Een andere omstandigheid die erop schijnt te duiden dat de brief in Rome werd geschreven, is het feit dat Onesimus zich op de plaats bevond waar Paulus de brief schreef en vervolgens Tychikus vergezelde toen deze de brief naar Kolosse bracht. Stellig zou Rome, waar het van mensen wemelde, een stad zijn waarheen een vluchtende slaaf graag trok om daar toevlucht te zoeken. De brief aan de Kolossenzen werd klaarblijkelijk tegen het einde van Paulus’ eerste gevangenschap in Rome, of rond 60–61 G.T. geschreven, toen hij ook de brief aan Filemon schreef. Tychikus en Onesimus bezorgden niet alleen de brief aan de Kolossenzen, maar ook de brief van de apostel aan Filemon (Filem. 10-12). Aangezien Paulus in zijn brief aan Filemon (vs. 22) de hoop tot uitdrukking brengt in vrijheid gesteld te worden, mag men concluderen dat de brief aan de Kolossenzen evenals die aan Filemon tegen het einde van Paulus’ eerste gevangenschap in Rome werd geschreven.

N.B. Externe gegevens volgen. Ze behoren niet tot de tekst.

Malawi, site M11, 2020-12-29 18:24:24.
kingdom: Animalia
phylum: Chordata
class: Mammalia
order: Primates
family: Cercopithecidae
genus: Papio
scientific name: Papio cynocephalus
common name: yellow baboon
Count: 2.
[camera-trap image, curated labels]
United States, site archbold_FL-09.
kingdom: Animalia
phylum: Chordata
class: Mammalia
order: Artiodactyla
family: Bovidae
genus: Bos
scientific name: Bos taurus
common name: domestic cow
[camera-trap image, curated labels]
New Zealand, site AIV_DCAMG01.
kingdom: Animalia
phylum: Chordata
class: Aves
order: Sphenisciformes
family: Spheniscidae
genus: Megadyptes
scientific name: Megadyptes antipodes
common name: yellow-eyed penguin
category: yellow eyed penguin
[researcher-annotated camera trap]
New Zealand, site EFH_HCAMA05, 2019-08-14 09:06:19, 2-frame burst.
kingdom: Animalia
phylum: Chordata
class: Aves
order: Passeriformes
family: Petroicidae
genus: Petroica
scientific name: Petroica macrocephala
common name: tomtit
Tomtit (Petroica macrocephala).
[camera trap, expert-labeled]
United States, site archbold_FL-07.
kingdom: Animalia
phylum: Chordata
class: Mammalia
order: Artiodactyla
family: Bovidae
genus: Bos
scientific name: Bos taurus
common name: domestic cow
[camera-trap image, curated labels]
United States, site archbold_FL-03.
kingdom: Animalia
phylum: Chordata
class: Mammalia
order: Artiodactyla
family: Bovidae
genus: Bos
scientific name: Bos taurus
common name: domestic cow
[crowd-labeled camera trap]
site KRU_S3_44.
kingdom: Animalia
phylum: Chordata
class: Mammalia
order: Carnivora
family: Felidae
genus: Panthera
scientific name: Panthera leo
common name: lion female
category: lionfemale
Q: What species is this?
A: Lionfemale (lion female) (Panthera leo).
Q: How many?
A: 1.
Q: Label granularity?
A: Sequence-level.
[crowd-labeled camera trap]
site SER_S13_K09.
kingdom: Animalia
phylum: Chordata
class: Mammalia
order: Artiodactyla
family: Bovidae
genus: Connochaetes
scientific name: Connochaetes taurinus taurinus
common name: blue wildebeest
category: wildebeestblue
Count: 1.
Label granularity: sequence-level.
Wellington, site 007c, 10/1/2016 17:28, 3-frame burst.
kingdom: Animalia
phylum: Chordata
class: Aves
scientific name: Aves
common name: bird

VERKEERDE ZIENSWIJZEN BESTREDEN
In Kolosse bevorderden valse leraren een bedrieglijke filosofie. Men hechtte grote waarde aan het onderhouden van de verordeningen die in de Mozaïsche wet waren voorgeschreven. Bovendien werd op een ascetische levenswijze aangedrongen. De apostel waarschuwde de christenen in Kolosse op hun hoede te zijn, opdat niemand hen „als zijn prooi [zou] wegdragen door middel van de filosofie en door ijdel bedrog overeenkomstig de overlevering van mensen, overeenkomstig de elementaire dingen van de wereld en niet overeenkomstig Christus” (Kol. 2:8). Ook drong Paulus er bij zijn medegelovigen op aan zich door niemand te laten „oordelen inzake eten en drinken of met betrekking tot een feestdag of een viering van de nieuwe maan of van een sabbat, want die dingen zijn een schaduw van de toekomende dingen, maar de werkelijkheid behoort de Christus toe” (Kol. 2:16, 17). De apostel doorzag schijnnederigheid en laakte de beoefening van ascetisme, door te zeggen: „Deze dingen hebben wel een schijn van wijsheid in een zichzelf opgelegde vorm van aanbidding en schijnnederigheid, een strenge behandeling van het lichaam, maar ze hebben geen waarde ter bestrijding van de bevrediging van het vlees.” — Kol. 2:20-23.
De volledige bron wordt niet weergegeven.